On Fri, 21.10.16 11:19, Daniel P. Berrange (berrange@redhat.com) wrote:
On Thu, Oct 20, 2016 at 02:59:45PM -0400, Tejun Heo wrote:
(reposting w/ libvir-list cc'd, sorry about the delay in reposting, was traveling and then on vacation)
Hello, Daniel. How have you been?
We (facebook) are deploying cgroup v2 and internally use libvirt to manage virtual machines, so I'm trying to add cgroup v2 support to libvirt.
Because cgroup v2's resource configurations differ from v1 in varying degrees depending on the specific resource type, it unfortunately introduces new configurations (some completely new configs, others just a different range / format). This means that adding cgroup v2 support to libvirt requires adding new config options to it and maybe implementing some form of translation mechanism between overlapping configs.
The upcoming systemd release includes all that's necessary to support v1/v2 compatibility so that users setting resource configs through systemd don't have to worry about whether v1 or v2 is in use. I'm wondering whether it would make sense to make libvirt use dbus calls to systemd to set resource configs when systemd is in use, so that it can piggyback on systemd's v1/v2 compatibility.
The big question I have around cgroup v2 is state of support for all controllers that libvirt uses (cpu, cpuacct, cpuset, memory, devices, freezer, blkio). IIUC, not all of these have been ported to cgroup v2 setup and the cpu port in particular was rejected by Linux maintainers. Libvirt has a general policy that we won't support features that only exist in out of tree patches (applies to kernel and any other software we build against or use).

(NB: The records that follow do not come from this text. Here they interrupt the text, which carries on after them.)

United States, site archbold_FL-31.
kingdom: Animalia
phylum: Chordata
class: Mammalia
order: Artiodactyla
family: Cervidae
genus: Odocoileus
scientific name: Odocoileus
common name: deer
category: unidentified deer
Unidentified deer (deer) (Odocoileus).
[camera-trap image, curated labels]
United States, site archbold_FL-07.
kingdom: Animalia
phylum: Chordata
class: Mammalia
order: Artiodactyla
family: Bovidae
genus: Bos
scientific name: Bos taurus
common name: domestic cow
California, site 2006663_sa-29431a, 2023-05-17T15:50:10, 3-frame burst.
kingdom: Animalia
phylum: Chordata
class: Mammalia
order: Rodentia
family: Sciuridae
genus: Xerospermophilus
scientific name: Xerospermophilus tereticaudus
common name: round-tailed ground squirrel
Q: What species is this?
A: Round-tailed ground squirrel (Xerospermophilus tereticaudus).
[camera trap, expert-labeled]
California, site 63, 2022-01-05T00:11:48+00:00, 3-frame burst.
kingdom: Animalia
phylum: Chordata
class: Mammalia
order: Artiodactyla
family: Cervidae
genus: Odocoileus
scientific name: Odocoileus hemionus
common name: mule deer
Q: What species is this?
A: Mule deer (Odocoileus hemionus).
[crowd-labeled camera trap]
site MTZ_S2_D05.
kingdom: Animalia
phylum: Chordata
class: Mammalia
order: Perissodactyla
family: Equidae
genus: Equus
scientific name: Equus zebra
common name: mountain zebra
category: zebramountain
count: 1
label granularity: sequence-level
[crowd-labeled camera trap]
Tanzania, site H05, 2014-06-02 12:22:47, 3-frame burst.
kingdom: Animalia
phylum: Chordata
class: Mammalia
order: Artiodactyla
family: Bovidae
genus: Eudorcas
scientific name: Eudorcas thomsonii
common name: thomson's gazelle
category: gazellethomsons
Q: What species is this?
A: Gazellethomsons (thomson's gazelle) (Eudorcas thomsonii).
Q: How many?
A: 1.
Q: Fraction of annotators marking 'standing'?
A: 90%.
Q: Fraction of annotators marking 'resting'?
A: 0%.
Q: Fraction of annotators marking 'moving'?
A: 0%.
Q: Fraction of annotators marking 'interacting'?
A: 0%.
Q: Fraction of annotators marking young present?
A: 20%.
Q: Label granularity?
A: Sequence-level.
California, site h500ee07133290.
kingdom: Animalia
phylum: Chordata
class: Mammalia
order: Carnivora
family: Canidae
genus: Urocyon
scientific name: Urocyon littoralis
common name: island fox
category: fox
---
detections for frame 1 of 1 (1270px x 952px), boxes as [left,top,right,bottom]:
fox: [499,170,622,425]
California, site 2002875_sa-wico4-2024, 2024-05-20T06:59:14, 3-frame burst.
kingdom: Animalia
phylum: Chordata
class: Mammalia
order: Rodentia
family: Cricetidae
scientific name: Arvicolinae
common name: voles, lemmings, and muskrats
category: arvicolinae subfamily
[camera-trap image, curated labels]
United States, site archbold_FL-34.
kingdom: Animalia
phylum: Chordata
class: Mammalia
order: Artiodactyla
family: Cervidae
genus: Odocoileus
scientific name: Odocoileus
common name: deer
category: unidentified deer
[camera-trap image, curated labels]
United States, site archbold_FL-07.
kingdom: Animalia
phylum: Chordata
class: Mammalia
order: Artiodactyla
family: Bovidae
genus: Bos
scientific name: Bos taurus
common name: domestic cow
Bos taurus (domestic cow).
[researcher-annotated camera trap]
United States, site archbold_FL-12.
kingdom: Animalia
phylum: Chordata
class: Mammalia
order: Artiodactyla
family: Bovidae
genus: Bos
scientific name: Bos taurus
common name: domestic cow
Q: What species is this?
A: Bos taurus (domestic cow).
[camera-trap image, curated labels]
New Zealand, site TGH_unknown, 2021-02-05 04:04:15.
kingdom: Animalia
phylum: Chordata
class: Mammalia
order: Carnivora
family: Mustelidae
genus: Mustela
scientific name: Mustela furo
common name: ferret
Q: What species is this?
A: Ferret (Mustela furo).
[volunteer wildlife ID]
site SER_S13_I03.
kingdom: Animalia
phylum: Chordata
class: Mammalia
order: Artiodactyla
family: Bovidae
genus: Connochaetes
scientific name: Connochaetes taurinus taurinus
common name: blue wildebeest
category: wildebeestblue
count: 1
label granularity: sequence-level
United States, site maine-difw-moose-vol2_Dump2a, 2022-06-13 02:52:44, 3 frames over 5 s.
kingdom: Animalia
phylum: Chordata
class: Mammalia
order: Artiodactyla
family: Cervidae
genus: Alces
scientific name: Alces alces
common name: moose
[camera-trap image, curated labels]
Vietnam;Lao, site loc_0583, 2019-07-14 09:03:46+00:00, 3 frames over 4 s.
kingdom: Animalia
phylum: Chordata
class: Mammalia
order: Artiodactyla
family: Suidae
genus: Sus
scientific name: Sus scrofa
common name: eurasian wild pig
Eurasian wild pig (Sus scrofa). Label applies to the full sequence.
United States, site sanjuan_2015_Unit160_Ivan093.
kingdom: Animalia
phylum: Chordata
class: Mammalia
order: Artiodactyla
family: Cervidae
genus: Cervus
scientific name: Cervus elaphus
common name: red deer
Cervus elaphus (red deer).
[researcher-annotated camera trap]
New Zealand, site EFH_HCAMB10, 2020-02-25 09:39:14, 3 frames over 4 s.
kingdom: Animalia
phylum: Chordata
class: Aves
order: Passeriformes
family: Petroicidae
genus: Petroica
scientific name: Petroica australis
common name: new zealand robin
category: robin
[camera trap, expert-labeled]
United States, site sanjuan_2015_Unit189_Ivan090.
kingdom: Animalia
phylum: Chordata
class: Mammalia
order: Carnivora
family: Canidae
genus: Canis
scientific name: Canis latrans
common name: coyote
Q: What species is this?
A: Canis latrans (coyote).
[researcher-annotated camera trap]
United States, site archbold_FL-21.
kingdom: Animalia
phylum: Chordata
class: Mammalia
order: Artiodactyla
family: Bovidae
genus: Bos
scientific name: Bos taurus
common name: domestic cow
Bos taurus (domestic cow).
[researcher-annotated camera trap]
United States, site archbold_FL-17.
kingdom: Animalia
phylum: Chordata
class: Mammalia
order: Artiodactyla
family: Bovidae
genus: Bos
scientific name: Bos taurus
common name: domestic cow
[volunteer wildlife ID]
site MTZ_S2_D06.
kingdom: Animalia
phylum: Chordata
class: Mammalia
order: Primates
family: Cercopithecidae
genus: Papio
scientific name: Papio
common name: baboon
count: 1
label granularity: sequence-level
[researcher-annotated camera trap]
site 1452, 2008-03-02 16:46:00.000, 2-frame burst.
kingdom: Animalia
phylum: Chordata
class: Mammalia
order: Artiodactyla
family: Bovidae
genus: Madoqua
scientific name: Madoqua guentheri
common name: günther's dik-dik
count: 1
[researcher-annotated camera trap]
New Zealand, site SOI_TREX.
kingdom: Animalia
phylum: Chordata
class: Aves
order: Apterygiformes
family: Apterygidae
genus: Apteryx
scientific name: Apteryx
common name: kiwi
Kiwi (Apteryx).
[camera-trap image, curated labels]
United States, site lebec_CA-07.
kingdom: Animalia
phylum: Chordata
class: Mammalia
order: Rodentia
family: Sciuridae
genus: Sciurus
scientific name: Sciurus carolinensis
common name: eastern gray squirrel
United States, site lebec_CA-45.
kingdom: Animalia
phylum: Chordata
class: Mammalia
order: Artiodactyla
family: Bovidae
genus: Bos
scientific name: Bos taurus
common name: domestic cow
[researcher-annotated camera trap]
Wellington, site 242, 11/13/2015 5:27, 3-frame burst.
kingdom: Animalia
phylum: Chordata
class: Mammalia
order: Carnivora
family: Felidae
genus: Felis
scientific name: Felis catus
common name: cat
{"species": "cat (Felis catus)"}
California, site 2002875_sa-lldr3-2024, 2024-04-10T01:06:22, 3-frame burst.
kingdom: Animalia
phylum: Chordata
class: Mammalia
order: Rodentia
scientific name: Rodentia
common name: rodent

IIRC from earlier discussions, the model for dealing with processes in cgroup v2 was quite different. In libvirt we rely on the ability to assign different threads within a process to different cgroups, because we need to control CPU schedular parameters on different threads in QEMU. eg we have vCPU threads, I/O threads and general emulator threads each of which get different policies.
When I spoke with Lennart about cgroup v2, way back in Jan, he indicated that while systemd can technically work with a system where some controllers are mounted as v1, while others are mounted as v2, this would not be an officially supported solution. Thus systemd in Fedora was not likely to switch to v2 until all required controllers could use v2. I'm not sure if this still corresponds to Lennarts current views, so CC'ing him to confirm/deny.
So, the "hybrid" mode is probably nothing RHEL or so would want to support. However, I think it might be a good step for Fedora at least. But yes, supporting this mode means additional porting effort for the various daemons that access cgroupfs...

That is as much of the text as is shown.